An accompanying music video for the song, directed by Chris Hicky, features Young hanging out at a bar behind the beverage door of a convenience store.

==Composition==
The song is in E Dorian, following a chord pattern of E-G-A.

==Critical reception==
Billy Dukes of Taste of Country gave the song four and a half stars out of five, writing that "this country-rocker is a progressive, creative and well-written leap forward for the ultra-talented singer." Matt Bjorke of Roughstock gave the song a favorable review, calling it "a country song that sounds unlike the singer's previous catalog but not so different as to say he's chasing trends."

Kevin John Coyne of Country Universe gave the song a B− grade, saying that it is "a typical 2013 country party song that is easier to tolerate than most of the others because it's sung really well and at least sounds like it's been written and performed by people of legal drinking age." Jon Freeman of Country Weekly gave the song a C grade, writing that "you’ve heard this particular theme many times before and there’s nothing added to it here, but the earworm chorus is likely to generate spins on your favorite radio station."

==Music video==
The video was directed by Chris Hicky and premiered in June 2013. It starts with Young and his band members at a convenience store and are attracted by three women. Young follows one of them behind a beverage door and is led to a bar and parties with them.

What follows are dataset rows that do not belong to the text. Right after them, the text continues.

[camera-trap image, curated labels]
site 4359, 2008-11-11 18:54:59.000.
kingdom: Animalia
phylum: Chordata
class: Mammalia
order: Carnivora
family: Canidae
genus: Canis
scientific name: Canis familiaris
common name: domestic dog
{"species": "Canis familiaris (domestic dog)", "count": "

It turns out to be a dream but as Young leaves with his band, the convenience store owner drinks from a skull and crossbones glass shot (implying that it actually happened).

==Chart performance==
"Aw Naw" debuted at number 54 on the U.S. Billboard Country Airplay chart for the week of May 25, 2013. It also debuted at number 32 on the U.S. Billboard Hot Country Songs chart for the week of June 8, 2013. It also debuted at number 97 on the U.S. Billboard Hot 100 chart for the week of August 3, 2013. It also debuted at number 98 on the Canadian Hot 100 chart for the week of September 14, 2013. As of December 2013, the song has sold 561,000 copies in the US.

| Chart (2013) | Peak position |
|---|---|
| Canada (Canadian Hot 100) | 50 |
| Canada Country (Billboard) | 5 |
| US Billboard Hot 100 | 45 |
| US Country Airplay (Billboard) | 3 |
| US Hot Country Songs (Billboard) | 4 |

===Year-end charts===

| Chart (2013) | Position |
|---|---|
| US Country Airplay (Billboard) | 11 |
| US Hot Country Songs (Billboard) | 32 |

==Certifications==

| Region | Certification | Certified units/sales |
| Canada (Music Canada) | Platinum | 80,000^{‡} |
| United States (RIAA) | 2× Platinum | 2,000,000^{‡} |
^{‡} Sales+streaming figures based on certification alone.